A Difference in Politics and Philosophies

One reason why there may be such a difference is that regulators reflect and illuminate the values and experiences of the countries they regulate. When CDER issued its guidance for inhaled nicotine-containing drugs in October 2020, the public perception of vaping in the U.S. had hit new lows.

San Francisco had recently banned the sale of all e-cigarettes within the city limits, ironically using a supposedly pro-health agenda to push an unknown number of former smokers who were using vaping to quit back to using combustible cigarettes. E-cigarette or vaping use-associated lung injury, which had been falsely associated with commercial vaping products, was still in the headlines.

Not surprisingly, the CDER guidance focuses on what could go wrong. It recommends hunting for potentially toxic “novel chemicals” through years of rodent inhalation studies before testing heated nicotine products in humans.

The U.K. has never experienced an American-style moral panic over e-cigarettes and youth. This takes a political thumb off the scale in their pragmatic weighing of the science.

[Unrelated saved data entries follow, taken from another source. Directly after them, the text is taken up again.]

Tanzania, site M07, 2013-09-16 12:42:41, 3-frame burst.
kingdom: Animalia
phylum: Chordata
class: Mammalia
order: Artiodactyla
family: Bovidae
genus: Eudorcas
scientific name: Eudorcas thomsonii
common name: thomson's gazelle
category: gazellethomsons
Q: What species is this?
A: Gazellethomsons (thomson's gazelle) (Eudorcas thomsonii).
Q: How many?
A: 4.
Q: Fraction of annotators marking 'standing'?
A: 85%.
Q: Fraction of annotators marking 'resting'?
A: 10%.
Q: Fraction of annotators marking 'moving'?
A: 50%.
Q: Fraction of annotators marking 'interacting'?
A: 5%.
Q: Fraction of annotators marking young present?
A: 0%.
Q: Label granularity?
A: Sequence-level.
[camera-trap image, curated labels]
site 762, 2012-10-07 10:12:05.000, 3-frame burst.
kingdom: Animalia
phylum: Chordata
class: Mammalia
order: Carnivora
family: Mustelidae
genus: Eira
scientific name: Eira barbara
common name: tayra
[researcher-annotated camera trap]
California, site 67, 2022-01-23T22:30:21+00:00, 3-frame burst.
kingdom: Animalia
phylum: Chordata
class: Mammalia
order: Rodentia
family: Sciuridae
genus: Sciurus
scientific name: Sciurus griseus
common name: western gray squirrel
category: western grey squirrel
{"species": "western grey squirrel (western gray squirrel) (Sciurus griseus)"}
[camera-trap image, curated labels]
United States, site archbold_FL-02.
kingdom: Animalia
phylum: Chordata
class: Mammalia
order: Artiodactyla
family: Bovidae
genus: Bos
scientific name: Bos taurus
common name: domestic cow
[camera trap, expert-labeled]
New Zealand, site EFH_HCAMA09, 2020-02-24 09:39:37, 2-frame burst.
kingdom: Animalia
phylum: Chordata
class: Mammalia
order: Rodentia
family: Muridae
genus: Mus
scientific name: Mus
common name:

It’s also not surprising that the two FDA centers that regulate nicotine products can be fractious. CDER has been part of the FDA since the 1980s. Its pathways to approval are well entrenched and clearly marked. Its mission is “making sure that safe and effective drugs are available to improve the health of the people of the United States.”

By contrast, the FDA’s Center for Tobacco Products is a newbie, born from the Tobacco Control Act of 2009. It’s about balancing health risks among different segments of the public. CTP plays by different rules, proclaiming on its website that the “FDA’s traditional ‘safe and effective’ standard for evaluating medical products does not apply to tobacco.” It doesn’t approve products; it permits them to be marketed. Because of its youth, CTP procedures are still forming and solidifying. 

So, let’s go back to our mind experiment for a moment. Now how do you view the business your company is in?